Lex Luthor, a Metropolis-based industrialist who survived a life-threatening industrial accident the year before, moves his corporate headquarters to Gotham and organizes a buyout of Wayne Enterprises. To everyone's shock, Bruce arrives just as the contract is about to be signed and shuts down the deal, announcing that he will take personal control of the day-to-day running of his businesses moving forward. Bruce also purchases the Gotham Gazette and poaches Perry White and Lois Lane from the Daily Planet, which has become a soulless mouthpiece for Luthor. Lois gains a great respect for Bruce's passion and idealism as a publisher, and he, in turn, is smitten with her. Weeks later, Batman rescues Lois from a gang of assailants. Horrified at the vicious superpowered beating he delivers, she angrily rebuffs him when he tries to help her up.

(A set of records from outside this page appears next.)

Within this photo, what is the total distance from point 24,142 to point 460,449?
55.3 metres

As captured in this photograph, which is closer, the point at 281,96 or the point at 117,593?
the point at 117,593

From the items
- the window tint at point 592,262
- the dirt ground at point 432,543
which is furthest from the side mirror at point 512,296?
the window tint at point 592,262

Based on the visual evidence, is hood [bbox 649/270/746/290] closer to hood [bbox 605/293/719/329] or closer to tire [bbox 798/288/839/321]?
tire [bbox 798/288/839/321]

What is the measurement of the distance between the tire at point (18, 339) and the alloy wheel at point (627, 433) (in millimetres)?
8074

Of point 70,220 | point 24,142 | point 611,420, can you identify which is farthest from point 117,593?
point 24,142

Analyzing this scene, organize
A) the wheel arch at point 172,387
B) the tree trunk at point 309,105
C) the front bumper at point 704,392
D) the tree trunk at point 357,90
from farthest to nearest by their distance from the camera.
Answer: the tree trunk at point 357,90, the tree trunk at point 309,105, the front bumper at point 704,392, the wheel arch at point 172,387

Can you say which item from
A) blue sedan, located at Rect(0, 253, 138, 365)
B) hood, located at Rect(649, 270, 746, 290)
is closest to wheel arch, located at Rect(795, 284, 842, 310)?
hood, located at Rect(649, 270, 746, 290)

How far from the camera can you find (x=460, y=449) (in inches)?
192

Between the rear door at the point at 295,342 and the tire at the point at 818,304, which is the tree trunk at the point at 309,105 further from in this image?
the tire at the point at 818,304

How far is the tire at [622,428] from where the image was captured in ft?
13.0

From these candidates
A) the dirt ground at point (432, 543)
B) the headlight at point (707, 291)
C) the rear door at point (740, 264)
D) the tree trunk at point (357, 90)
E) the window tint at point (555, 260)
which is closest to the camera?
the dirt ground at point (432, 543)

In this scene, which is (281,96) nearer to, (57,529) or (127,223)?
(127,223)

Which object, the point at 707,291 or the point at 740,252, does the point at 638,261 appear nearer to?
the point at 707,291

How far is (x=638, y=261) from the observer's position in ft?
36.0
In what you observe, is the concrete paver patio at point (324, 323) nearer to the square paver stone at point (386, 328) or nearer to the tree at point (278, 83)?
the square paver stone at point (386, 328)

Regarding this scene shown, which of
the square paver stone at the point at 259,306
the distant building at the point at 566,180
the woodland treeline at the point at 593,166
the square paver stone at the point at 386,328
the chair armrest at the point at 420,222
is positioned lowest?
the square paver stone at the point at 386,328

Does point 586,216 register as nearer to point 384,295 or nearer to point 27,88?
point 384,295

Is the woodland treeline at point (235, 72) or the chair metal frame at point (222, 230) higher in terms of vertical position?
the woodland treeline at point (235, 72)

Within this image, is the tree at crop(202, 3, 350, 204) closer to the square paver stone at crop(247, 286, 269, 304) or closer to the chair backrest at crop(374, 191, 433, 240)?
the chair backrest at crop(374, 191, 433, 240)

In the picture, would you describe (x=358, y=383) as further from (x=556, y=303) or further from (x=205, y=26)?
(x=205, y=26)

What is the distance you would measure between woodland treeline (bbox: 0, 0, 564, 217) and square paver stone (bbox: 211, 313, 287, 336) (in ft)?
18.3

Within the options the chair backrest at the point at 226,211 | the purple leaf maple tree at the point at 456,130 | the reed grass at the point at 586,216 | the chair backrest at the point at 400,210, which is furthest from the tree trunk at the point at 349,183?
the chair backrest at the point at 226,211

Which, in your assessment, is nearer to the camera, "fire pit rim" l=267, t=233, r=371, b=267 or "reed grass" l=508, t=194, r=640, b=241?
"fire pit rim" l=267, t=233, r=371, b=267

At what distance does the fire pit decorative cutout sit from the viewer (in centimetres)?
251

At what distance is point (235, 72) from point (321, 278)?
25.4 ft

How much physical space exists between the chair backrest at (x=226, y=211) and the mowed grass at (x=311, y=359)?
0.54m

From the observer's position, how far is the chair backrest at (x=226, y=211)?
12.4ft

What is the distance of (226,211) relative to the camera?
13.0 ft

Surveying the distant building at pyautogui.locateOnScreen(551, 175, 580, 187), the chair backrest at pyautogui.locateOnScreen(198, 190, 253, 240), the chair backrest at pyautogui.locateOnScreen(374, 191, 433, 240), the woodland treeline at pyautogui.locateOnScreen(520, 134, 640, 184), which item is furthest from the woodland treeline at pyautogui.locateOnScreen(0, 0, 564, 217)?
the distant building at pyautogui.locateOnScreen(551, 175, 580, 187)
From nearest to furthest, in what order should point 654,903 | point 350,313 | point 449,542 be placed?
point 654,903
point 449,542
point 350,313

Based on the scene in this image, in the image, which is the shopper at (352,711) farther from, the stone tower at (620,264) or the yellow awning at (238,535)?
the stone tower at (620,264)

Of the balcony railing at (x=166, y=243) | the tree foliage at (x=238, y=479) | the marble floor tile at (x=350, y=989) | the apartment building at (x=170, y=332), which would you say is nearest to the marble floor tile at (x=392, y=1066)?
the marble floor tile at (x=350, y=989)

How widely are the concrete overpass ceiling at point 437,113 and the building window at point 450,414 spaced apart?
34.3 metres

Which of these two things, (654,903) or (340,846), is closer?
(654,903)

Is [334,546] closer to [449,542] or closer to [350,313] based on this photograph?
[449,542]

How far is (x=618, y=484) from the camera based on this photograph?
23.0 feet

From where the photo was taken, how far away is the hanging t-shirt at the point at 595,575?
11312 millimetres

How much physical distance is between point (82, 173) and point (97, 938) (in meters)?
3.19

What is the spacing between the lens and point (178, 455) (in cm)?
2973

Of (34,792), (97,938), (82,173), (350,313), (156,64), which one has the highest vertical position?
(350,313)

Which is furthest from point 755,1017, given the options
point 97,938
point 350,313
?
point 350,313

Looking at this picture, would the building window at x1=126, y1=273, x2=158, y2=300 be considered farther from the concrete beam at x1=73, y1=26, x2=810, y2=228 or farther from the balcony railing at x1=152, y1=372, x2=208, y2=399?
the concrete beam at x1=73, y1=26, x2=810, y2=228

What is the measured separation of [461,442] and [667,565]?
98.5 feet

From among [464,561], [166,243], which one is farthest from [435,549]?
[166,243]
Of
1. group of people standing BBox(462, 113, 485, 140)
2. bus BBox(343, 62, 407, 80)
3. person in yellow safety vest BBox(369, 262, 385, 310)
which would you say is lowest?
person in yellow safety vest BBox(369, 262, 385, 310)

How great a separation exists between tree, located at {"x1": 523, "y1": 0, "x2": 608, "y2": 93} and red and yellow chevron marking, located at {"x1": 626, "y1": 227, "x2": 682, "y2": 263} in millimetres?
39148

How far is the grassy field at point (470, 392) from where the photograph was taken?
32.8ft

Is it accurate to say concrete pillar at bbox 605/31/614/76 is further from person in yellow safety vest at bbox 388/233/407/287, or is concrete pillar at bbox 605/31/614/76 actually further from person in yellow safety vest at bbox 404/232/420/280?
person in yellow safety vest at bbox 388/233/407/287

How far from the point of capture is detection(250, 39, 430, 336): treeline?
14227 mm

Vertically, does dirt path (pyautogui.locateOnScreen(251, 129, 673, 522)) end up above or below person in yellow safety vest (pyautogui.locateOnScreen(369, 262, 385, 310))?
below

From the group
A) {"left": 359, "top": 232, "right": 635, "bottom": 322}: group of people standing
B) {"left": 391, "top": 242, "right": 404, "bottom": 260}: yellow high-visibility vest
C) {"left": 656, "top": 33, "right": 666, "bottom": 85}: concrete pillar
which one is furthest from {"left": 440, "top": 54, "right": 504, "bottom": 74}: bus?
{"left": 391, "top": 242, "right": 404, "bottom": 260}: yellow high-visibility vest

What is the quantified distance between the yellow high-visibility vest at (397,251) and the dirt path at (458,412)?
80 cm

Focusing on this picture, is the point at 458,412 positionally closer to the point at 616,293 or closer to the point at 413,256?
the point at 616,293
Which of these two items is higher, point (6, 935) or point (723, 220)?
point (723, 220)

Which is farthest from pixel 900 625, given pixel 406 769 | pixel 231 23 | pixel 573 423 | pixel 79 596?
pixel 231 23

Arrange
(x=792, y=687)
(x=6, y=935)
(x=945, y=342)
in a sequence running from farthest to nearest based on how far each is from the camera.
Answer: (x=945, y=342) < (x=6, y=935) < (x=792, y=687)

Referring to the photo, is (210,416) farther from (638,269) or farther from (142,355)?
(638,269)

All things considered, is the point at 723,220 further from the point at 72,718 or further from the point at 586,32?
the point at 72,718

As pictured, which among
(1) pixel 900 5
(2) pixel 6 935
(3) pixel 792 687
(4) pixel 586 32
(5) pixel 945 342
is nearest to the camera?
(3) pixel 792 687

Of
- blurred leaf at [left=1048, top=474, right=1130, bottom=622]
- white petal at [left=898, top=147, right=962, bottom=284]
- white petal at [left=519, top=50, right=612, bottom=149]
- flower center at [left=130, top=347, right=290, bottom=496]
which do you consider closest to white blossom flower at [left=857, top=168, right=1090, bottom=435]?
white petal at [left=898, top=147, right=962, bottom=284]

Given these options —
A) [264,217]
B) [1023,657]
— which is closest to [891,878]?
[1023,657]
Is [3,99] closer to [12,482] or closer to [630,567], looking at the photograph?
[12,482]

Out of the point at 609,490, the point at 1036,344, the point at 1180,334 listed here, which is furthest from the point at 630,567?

Lois subsequently writes an editorial criticizing Batman's brutal conduct. Lex arrives to kidnap Lois and reveals that the accident he suffered bleached his skin chalk-white, turned his lips ruby-red, and drove him insane. He also reveals he has been using his vast fortune to attempt a total military takeover of Gotham with a huge army of heavily armed mercenaries and armored vehicles. Batman stops the takeover and captures Lex, who seems to care little about his failed coup and the loss of life it has caused. Bruce is eventually persuaded by Lois that Gotham needs the idealistic Bruce Wayne more than the violent Batman, and he decides to give up his costumed identity, assuming a new mantle: Superman.

==Characters==
- Dr. Thomas Wayne: He and his wife, Martha, discover baby Kal-El's spaceship in a smoldering crater and they adopt the baby. He spends his time journaling his thoughts about his son's origin.
- Martha Wayne: She nurtures and coddles her son, Kal-El, thoroughly enjoying raising a child she has never had the chance to have herself.
- Alfred Pennyworth: The Waynes' butler and Bruce's trusted adviser and friend.
- Batman: The adopted son of the Wayne family, young Bruce would witness his adopted parents being killed in front of him, and would swear never to use his powers at all after killing the mugger with his heat vision in a moment of anger. The young Wayne heir would create the identity of the Batman as a means to fight against the criminals of Gotham City, until he would be convinced to forsake his dark persona by Lois Lane.
- Lex Luthor: A wealthy genius and owner of LexCorp. An exposure to deadly chemicals leaves him disfigured and drives him insane, but he is able to hide his twisted appearance with the use of a prosthetic mask while secretly financing a military takeover of Gotham. His plans are foiled by Bruce as Batman, but Luthor, having fully embraced his madness, no longer cares about the consequences of his actions.

==Awards==
Superman: Speeding Bullets won the Comics Buyer's Guide Fan Award for Favorite Original Graphic Novel or Album for 1993.

==Publication==
The comic was released as a 52-page prestige format one-shot comic book (ISBN 1563891174).